He took a deep breath and held it, waiting for the ocean to swallow him. Fray appeared near his shoulder.

  “I feel like I ought to offer you something,” she said. “Cup of tea? Water? You might be here for some time.”

  Scott shook his head and tried to smile in a friendly way, which was hard to reconcile with his puffed cheeks and little ziplocked mouth.

  “You know,” Fray continued, “if that really is the scabbard of Excalibur you’re clutching, then I wonder if you need to breathe at all. There’s an interesting thought. Are you accustomed to holding your wind this long?”

  Scott was about to agree that yes, he had been holding it awhile, hadn’t he, when he was suddenly struck by the feeling that he was sharing interdimensional space with a giant fish. Which is a hard feeling to describe. Like love, you just know it when you’re in it.

  Then the ocean was all around, and Scott hadn’t the chance to tell Fray thank you, nor say good-bye, nor hear the witch announce over the wet flopping body of Scott’s replacement that they’d be having tuna tonight.

  CHAPTER 31

  The middle of the Atlantic Ocean was frigid and dark.

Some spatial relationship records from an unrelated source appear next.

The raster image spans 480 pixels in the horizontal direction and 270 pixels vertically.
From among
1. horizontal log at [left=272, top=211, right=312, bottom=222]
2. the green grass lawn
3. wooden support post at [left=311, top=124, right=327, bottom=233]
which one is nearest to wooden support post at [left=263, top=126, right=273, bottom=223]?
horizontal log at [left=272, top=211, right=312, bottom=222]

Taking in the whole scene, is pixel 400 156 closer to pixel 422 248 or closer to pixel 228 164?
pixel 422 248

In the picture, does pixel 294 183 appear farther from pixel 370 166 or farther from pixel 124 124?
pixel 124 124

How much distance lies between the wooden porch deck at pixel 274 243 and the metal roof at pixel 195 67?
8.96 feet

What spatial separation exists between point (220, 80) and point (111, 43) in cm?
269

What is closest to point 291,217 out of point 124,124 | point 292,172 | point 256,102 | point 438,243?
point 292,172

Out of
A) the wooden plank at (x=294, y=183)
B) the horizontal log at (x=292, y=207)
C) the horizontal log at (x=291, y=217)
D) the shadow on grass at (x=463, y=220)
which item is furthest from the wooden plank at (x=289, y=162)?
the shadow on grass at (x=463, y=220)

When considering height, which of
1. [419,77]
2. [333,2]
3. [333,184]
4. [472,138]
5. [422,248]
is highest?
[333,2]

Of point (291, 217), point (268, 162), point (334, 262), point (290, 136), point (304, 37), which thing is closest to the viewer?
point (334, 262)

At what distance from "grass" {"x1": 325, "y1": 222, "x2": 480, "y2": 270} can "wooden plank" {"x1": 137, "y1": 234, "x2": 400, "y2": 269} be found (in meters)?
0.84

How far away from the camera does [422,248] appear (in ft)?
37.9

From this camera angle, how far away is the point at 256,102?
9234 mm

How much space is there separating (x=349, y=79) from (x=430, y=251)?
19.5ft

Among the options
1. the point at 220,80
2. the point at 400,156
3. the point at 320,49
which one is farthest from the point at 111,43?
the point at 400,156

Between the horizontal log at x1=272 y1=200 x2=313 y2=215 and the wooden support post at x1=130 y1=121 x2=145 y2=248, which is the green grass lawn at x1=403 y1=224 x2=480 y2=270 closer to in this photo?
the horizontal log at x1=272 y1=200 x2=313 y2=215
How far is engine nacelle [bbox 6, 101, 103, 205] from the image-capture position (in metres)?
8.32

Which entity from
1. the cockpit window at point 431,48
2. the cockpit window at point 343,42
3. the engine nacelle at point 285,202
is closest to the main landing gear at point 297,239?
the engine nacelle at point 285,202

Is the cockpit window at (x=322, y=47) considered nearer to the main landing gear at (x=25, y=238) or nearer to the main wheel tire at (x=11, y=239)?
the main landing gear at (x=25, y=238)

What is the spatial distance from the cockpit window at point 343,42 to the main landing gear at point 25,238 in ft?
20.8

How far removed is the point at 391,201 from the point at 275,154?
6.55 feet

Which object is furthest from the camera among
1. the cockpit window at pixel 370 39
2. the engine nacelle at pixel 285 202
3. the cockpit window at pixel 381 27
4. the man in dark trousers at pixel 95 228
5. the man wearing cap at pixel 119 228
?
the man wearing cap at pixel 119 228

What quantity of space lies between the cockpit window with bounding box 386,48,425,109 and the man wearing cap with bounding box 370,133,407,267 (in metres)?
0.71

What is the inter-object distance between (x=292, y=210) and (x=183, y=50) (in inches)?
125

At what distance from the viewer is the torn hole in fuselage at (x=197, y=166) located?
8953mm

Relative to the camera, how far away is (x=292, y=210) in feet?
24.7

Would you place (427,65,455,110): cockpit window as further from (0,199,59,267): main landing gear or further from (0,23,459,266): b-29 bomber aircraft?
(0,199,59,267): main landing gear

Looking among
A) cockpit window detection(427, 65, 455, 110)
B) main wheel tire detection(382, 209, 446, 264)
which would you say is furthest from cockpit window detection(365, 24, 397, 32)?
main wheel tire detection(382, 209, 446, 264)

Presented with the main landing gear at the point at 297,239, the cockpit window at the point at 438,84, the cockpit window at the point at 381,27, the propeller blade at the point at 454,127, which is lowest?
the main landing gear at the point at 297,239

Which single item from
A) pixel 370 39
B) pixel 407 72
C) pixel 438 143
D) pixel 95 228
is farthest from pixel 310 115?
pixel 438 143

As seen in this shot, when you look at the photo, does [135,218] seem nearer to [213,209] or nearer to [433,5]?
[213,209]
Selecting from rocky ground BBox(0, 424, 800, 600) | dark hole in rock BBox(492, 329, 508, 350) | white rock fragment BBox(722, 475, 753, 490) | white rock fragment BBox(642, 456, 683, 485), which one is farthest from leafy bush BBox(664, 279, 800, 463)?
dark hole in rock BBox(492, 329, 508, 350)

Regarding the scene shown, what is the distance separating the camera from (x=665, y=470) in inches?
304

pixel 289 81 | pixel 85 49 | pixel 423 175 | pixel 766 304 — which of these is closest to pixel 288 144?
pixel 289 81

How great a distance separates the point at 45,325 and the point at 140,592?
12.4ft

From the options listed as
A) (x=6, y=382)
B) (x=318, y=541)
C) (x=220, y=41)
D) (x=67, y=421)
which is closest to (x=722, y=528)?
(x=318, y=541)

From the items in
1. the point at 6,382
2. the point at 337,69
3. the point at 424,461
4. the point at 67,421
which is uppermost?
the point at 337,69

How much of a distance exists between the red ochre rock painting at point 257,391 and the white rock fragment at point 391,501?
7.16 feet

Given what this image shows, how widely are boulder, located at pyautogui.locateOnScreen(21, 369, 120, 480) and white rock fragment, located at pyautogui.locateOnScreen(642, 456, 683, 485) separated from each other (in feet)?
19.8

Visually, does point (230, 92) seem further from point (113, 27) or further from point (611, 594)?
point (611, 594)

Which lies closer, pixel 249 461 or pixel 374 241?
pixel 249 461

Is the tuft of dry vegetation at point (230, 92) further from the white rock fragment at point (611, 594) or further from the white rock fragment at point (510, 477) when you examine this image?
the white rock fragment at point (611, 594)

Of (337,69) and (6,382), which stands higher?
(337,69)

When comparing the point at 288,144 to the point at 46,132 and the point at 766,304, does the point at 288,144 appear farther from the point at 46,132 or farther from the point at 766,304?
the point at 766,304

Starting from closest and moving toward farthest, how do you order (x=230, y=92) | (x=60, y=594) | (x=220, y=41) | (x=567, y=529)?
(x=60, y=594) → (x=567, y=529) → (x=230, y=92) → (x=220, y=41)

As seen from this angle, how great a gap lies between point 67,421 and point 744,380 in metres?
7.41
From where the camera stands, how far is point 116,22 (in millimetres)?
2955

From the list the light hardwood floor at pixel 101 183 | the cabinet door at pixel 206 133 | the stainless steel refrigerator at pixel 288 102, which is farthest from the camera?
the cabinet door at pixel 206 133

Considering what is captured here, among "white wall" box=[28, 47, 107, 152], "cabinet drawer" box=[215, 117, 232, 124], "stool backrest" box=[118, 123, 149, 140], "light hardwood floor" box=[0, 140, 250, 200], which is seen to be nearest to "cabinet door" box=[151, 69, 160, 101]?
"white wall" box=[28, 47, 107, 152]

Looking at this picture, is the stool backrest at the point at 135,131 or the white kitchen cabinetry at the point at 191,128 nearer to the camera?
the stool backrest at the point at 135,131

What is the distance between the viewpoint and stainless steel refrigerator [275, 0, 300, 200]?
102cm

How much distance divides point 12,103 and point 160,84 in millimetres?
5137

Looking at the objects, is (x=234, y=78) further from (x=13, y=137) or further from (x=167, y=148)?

Scott tumbled in the water, feeling the brush of smaller fish against his skin and a cold ache in his eyes. His ears opened and closed. Then, panic—he didn’t know which way was up. In his fright he gave a shout that bubbled out and away from him. There. Follow the bubbles. He let the rest of his breath go and trailed the dotted line of it to the surface.

  When he breached and gasped for breath, he gasped for breath because it seemed like the thing to do—though his lungs felt fine, really. He swiveled in the water, looking around him. The sky was dark and gray above, with a light rain whipped into mist by a fitful wind that made the ocean choppy. There was no land, nothing to be seen in any direction. No, that wasn’t true—there was a little wedge of something cresting the waves to his right. A gray, triangular something. A fin.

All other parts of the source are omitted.